>> Start DATA SECTION

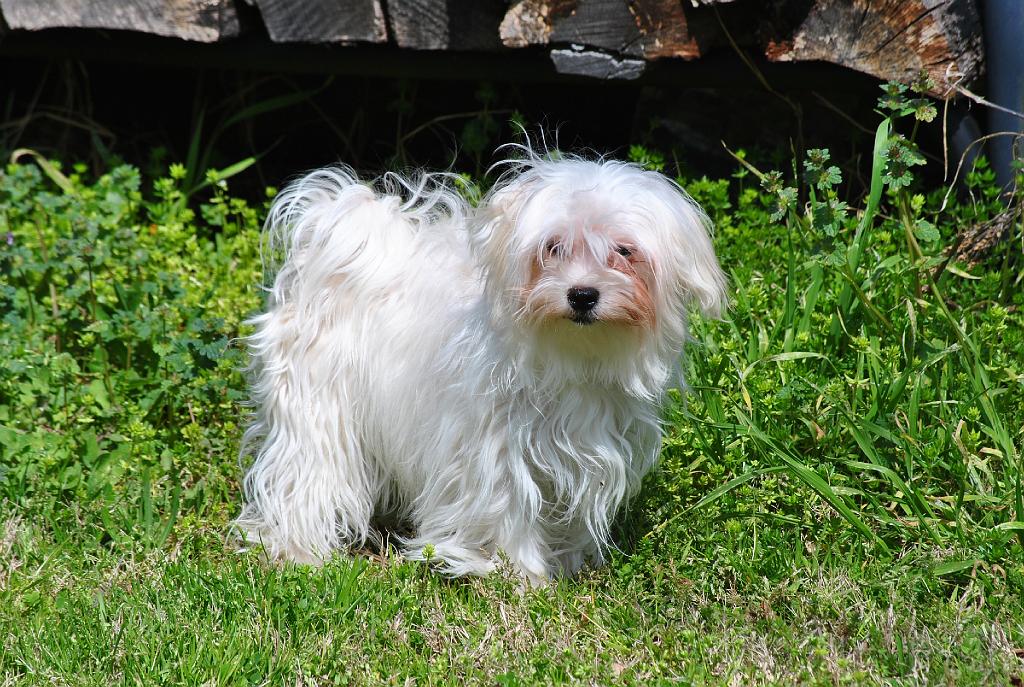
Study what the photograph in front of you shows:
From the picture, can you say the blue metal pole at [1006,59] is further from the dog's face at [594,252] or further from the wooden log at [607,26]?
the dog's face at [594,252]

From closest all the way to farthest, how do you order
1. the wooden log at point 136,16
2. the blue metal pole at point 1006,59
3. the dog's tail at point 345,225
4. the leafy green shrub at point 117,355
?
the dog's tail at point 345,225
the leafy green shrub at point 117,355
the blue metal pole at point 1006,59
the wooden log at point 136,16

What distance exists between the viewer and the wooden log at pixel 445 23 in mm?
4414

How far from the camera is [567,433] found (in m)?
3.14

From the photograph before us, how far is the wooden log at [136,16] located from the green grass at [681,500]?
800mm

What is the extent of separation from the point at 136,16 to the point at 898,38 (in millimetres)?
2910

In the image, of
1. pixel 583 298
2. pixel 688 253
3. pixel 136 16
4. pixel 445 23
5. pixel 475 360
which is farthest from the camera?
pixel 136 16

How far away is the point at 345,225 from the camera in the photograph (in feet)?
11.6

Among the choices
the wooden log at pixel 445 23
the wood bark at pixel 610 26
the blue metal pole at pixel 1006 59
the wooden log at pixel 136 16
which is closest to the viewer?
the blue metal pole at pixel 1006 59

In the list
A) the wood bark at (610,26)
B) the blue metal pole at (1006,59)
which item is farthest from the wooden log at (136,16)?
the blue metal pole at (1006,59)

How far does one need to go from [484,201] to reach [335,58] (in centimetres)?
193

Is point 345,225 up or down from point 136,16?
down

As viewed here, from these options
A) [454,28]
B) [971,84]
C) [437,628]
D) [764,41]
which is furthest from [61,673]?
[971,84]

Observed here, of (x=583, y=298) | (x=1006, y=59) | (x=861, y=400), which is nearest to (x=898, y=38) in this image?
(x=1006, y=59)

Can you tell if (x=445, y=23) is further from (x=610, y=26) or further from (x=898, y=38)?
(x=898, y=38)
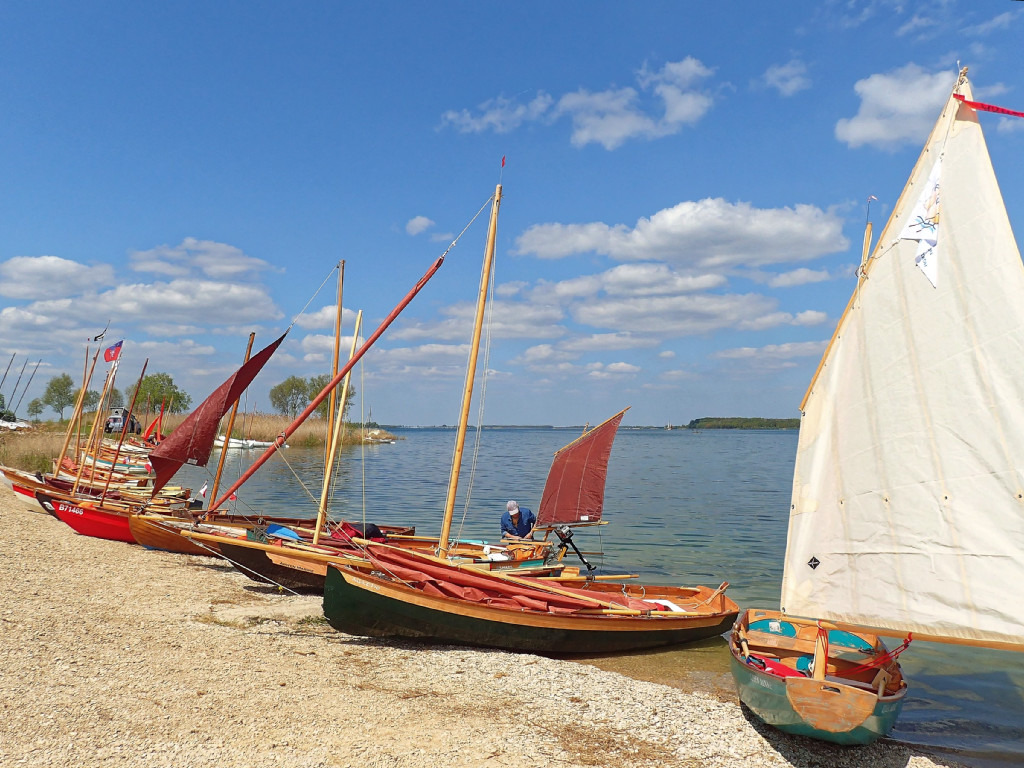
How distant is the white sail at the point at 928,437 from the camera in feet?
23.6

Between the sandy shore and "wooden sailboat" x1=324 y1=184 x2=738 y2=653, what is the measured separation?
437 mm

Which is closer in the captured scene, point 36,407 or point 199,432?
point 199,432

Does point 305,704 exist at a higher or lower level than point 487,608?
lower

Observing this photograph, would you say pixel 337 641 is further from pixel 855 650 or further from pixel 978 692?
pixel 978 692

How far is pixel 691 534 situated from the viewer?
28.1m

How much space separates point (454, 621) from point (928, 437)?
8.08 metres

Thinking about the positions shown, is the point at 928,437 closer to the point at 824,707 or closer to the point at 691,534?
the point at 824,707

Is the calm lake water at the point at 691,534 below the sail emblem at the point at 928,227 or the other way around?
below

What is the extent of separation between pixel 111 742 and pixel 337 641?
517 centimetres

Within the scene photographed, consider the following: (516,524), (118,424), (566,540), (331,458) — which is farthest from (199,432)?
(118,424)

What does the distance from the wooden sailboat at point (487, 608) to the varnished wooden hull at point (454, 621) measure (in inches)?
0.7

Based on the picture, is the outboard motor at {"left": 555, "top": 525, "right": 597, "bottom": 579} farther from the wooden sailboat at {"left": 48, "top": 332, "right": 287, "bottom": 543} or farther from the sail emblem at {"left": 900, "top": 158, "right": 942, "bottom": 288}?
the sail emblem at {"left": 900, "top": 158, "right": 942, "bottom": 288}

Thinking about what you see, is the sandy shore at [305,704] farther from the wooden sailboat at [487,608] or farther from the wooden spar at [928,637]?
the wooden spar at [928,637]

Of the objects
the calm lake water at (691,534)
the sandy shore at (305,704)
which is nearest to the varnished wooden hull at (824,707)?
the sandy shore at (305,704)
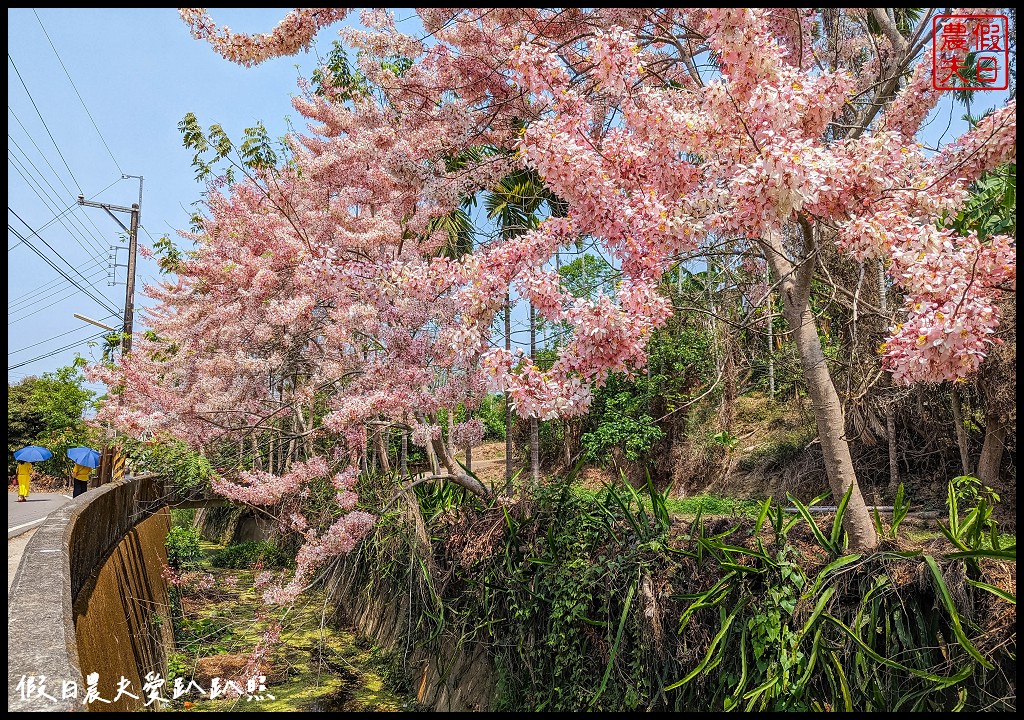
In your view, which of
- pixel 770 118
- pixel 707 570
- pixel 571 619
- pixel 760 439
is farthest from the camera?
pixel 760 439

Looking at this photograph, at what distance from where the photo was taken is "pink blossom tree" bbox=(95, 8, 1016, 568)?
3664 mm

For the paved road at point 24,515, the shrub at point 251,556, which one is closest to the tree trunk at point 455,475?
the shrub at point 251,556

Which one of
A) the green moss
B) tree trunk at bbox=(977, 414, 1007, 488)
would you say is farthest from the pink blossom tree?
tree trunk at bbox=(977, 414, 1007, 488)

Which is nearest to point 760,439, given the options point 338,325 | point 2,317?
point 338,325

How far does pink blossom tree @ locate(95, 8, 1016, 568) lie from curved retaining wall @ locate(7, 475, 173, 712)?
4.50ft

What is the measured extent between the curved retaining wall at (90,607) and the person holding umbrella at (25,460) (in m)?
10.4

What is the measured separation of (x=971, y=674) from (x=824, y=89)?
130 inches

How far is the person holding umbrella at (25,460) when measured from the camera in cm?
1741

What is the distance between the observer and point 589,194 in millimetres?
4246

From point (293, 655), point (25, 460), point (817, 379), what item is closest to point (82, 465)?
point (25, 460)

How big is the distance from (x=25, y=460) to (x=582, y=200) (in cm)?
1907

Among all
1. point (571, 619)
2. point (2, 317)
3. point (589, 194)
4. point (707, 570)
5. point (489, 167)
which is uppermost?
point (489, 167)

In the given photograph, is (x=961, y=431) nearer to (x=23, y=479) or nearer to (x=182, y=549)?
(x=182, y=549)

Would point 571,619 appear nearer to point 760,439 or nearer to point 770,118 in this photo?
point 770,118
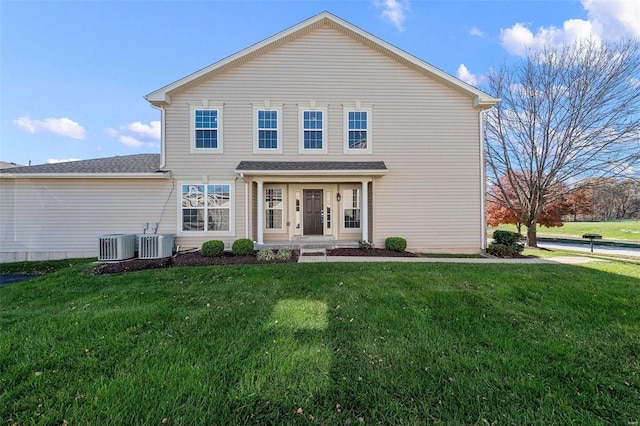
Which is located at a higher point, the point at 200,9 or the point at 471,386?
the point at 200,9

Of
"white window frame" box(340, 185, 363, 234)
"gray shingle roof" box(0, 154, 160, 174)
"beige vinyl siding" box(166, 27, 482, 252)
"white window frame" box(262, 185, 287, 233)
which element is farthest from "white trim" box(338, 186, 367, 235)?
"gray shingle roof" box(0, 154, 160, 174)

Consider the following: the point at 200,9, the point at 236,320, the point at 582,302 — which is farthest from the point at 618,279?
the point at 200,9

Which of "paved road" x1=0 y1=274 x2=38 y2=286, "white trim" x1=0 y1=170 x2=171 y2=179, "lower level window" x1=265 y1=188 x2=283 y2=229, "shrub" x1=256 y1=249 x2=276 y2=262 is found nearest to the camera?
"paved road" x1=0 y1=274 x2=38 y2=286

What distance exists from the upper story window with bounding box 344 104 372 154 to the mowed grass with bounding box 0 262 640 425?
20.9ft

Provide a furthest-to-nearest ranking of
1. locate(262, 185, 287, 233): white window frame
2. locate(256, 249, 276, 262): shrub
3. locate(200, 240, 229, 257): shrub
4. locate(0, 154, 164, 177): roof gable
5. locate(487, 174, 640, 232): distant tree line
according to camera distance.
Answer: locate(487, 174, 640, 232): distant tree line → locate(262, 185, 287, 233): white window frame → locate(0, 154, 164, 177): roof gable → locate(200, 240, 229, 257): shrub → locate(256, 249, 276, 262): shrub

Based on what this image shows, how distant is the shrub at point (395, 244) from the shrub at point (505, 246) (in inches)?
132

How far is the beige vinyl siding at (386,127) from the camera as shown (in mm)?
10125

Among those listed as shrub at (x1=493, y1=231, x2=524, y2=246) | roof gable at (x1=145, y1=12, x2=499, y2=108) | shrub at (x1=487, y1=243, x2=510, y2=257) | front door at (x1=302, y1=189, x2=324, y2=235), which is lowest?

>> End DATA SECTION

[TASK OBJECTIVE] Extract each line of the entries above that contains the string "emblem", and copy every such line in full.

[FINAL RESULT]
Is the calm lake water at the point at 691,534 below the sail emblem at the point at 928,227 or the other way around?
Based on the picture, is the outboard motor at {"left": 555, "top": 525, "right": 597, "bottom": 579} farther from the wooden sailboat at {"left": 48, "top": 332, "right": 287, "bottom": 543} or farther from the sail emblem at {"left": 900, "top": 158, "right": 942, "bottom": 288}?
the sail emblem at {"left": 900, "top": 158, "right": 942, "bottom": 288}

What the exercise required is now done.